Direction:
Give the number of rows below that contain the string "soil". Case counts, and your reply should be only the number.

Dataset records:
□ □ □ □ □

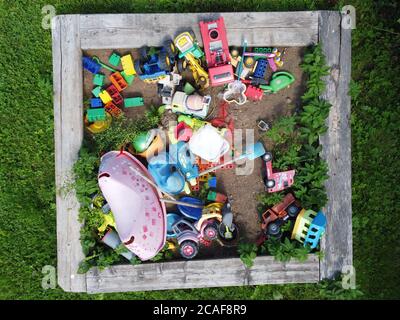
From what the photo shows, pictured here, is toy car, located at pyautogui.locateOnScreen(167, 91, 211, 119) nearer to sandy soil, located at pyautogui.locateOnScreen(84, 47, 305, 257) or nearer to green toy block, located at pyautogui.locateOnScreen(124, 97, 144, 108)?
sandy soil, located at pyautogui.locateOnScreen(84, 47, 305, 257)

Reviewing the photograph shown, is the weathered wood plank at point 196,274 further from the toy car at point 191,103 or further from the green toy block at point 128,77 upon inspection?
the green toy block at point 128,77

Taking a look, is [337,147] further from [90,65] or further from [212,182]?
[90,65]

□ □ □ □ □

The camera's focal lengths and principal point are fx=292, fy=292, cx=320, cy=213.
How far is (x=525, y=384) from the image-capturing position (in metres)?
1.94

□ □ □ □ □

Answer to this problem:
2